Mama Z girò il blocchetto verso di sé e guardò l’elenco.

“Perché lo stai facendo?” chiese a Thruff.

“Quando scrivo i nomi, diventano reali, non sono più mere statistiche. Quando scrivo i nomi, tornano a essere reali. È quasi come se quelle persone ottenessero qualche altro secondo qui. Capisce quello che intendo? Non sarei mai in grado di inventarmi tutti questi nomi. I nomi devono essere reali. No?”

Mama Z poggiò la mano sul lato del volto di Damon.

“Perché a matita?”

“Una volta finito, cancellerò tutti i nomi, liberandoli.”

“Va avanti, figliolo,” disse l’anziana. (237)

La svolta giunge nel momento in cui anche la rivolta diventa oggetto della satira e della derisione. Nulla con Everett è mai del tutto prevedibile. Nella dinamica vittima-carnefice che fuoriesce dal discorso sulla struttura sociale razzista del sud, nelle immagini terrificanti delle scene del crimine e dai racconti di Mama Z sulle vittime di questo sistema, Everett sembra chiedere al lettore di fare una riflessione in più. Cosa può portare la mancanza di giustizia in una società che priva gli esseri umani anche del proprio nome?
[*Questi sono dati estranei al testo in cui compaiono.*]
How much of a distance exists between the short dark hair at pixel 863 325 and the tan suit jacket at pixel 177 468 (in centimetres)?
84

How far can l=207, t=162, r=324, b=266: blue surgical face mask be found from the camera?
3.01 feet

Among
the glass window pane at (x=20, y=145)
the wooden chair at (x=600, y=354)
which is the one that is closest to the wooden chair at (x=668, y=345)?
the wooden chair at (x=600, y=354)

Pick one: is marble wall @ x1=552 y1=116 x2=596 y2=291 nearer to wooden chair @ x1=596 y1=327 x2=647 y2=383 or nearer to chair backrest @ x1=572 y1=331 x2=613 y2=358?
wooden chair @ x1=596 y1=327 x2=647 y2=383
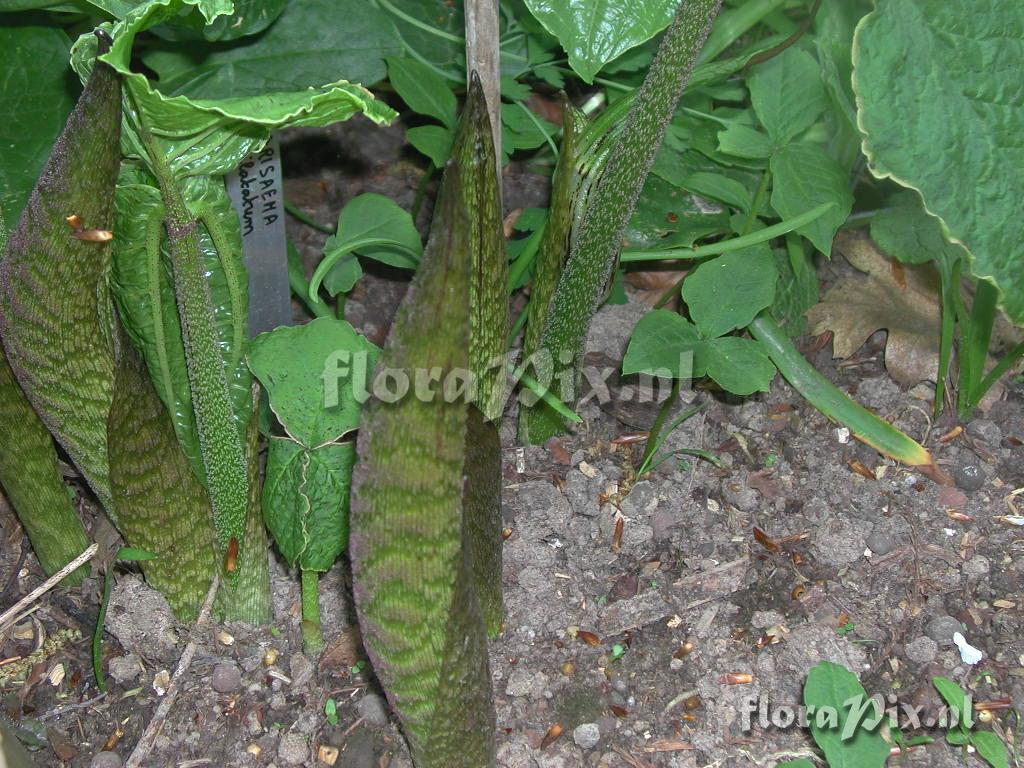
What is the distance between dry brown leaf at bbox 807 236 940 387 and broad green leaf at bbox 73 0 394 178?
0.81m

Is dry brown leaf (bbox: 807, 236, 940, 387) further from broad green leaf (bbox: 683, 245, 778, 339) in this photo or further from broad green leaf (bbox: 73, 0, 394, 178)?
broad green leaf (bbox: 73, 0, 394, 178)

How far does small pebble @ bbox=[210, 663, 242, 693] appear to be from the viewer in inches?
42.2

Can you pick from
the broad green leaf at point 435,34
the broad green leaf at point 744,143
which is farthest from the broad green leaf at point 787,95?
the broad green leaf at point 435,34

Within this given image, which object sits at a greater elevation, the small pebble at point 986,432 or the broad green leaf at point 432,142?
the broad green leaf at point 432,142

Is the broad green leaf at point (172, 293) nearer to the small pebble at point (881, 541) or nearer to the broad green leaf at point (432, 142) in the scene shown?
the broad green leaf at point (432, 142)

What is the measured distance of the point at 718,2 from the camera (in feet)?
2.81

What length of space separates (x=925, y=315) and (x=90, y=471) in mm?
1019

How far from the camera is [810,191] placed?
118 cm

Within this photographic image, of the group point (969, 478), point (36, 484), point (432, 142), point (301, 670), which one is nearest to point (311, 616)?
point (301, 670)

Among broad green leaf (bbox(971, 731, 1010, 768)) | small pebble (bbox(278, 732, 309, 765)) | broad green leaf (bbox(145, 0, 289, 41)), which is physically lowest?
small pebble (bbox(278, 732, 309, 765))

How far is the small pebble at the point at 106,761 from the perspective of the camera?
1.01 m

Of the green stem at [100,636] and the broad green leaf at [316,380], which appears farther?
the green stem at [100,636]

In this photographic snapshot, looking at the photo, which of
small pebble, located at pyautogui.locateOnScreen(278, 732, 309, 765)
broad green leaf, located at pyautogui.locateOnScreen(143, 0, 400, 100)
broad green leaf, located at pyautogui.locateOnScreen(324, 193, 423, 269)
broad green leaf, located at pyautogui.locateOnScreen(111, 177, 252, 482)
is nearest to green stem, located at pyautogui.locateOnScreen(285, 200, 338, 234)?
broad green leaf, located at pyautogui.locateOnScreen(143, 0, 400, 100)

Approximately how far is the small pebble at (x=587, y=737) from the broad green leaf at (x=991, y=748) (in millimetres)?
352
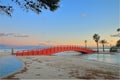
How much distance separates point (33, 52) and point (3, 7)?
44.1 metres

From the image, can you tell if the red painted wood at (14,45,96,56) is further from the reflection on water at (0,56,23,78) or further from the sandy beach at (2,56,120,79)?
the sandy beach at (2,56,120,79)

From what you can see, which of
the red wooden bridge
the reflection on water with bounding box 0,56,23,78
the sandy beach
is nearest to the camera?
the sandy beach

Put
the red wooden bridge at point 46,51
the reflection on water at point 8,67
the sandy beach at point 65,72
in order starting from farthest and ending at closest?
1. the red wooden bridge at point 46,51
2. the reflection on water at point 8,67
3. the sandy beach at point 65,72

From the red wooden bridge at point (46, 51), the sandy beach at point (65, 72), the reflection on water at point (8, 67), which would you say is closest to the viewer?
the sandy beach at point (65, 72)

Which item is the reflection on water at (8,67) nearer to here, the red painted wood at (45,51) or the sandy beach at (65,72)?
the sandy beach at (65,72)

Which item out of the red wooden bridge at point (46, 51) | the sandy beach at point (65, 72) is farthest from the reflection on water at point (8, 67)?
the red wooden bridge at point (46, 51)

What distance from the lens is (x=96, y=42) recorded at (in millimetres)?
121500

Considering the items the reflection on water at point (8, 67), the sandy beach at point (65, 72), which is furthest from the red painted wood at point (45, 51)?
the sandy beach at point (65, 72)

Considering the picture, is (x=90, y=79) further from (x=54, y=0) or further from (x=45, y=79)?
(x=54, y=0)

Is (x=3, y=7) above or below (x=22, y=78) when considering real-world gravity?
above

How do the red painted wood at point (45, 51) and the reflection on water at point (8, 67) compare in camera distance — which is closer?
the reflection on water at point (8, 67)

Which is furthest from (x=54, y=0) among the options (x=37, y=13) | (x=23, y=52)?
(x=23, y=52)

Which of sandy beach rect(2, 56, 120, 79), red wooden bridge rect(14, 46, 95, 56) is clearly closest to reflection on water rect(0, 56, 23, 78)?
sandy beach rect(2, 56, 120, 79)

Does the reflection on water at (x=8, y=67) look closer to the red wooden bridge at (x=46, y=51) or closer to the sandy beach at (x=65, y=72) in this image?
the sandy beach at (x=65, y=72)
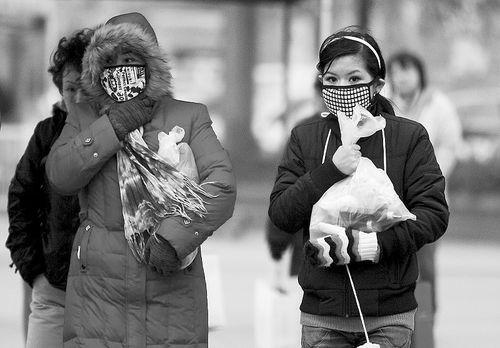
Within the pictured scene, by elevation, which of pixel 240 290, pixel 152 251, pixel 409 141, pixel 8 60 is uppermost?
pixel 8 60

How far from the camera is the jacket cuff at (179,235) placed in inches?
148

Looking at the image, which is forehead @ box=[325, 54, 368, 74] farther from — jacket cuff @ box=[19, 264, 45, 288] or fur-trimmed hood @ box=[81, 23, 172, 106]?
jacket cuff @ box=[19, 264, 45, 288]

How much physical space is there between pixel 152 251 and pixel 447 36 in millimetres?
10897

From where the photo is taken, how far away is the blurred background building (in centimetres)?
1355

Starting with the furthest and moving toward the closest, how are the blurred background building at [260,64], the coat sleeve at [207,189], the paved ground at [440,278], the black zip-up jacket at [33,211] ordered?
the blurred background building at [260,64]
the paved ground at [440,278]
the black zip-up jacket at [33,211]
the coat sleeve at [207,189]

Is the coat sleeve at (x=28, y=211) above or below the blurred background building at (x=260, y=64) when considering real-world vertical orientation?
below

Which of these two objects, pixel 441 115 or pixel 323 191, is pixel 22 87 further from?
pixel 323 191

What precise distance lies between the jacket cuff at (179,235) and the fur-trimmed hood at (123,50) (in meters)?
0.48

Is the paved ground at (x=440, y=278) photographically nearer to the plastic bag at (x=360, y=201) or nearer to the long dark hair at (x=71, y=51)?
the long dark hair at (x=71, y=51)

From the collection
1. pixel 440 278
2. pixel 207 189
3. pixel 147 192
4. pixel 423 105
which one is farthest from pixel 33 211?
pixel 440 278

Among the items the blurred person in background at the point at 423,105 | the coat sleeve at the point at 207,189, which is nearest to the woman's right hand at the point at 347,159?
the coat sleeve at the point at 207,189

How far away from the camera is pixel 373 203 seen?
11.9 ft

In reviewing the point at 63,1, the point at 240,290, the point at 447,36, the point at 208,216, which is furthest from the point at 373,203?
the point at 63,1

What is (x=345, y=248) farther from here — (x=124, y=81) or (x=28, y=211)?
(x=28, y=211)
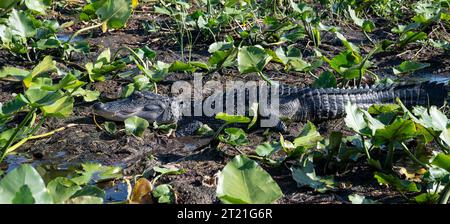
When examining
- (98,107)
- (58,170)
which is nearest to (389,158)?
(58,170)

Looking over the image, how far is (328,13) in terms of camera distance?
6.50 meters

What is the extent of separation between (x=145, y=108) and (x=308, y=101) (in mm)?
1121

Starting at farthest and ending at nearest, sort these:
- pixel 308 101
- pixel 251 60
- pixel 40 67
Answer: pixel 308 101, pixel 251 60, pixel 40 67

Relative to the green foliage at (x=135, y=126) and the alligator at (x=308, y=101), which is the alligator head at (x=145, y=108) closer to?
the alligator at (x=308, y=101)

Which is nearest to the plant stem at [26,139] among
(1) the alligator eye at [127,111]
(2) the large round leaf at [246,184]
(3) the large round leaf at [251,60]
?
(1) the alligator eye at [127,111]

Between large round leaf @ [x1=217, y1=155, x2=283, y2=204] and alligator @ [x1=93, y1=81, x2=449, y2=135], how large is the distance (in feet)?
6.16

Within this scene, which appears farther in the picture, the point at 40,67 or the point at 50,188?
the point at 40,67

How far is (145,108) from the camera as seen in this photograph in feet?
14.4

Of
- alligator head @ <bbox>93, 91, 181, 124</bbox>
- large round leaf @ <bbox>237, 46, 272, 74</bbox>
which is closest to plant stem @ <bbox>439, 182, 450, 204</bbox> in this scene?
large round leaf @ <bbox>237, 46, 272, 74</bbox>

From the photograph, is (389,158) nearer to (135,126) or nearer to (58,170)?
(135,126)

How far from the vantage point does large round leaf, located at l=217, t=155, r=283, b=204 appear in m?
2.34

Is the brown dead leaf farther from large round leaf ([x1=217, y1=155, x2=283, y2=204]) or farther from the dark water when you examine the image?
large round leaf ([x1=217, y1=155, x2=283, y2=204])

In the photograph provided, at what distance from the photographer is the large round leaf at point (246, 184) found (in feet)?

Con la rabbia cieca e altrettanto razionale che si instilla lentamente tra le pagine del romanzo, il lettore viene portato a domandarsi dove ci troviamo ora, quali sono state le conseguenze di determinate azioni e se le risposte ad esse siano solo una copia, al contrario, di ciò che è già stato. Nella parola “insorgere” che presto prende il sopravvento nella storia è concentrata l’essenza del giorno del giudizio umano, quello definitivo per tutti, neri e bianchi.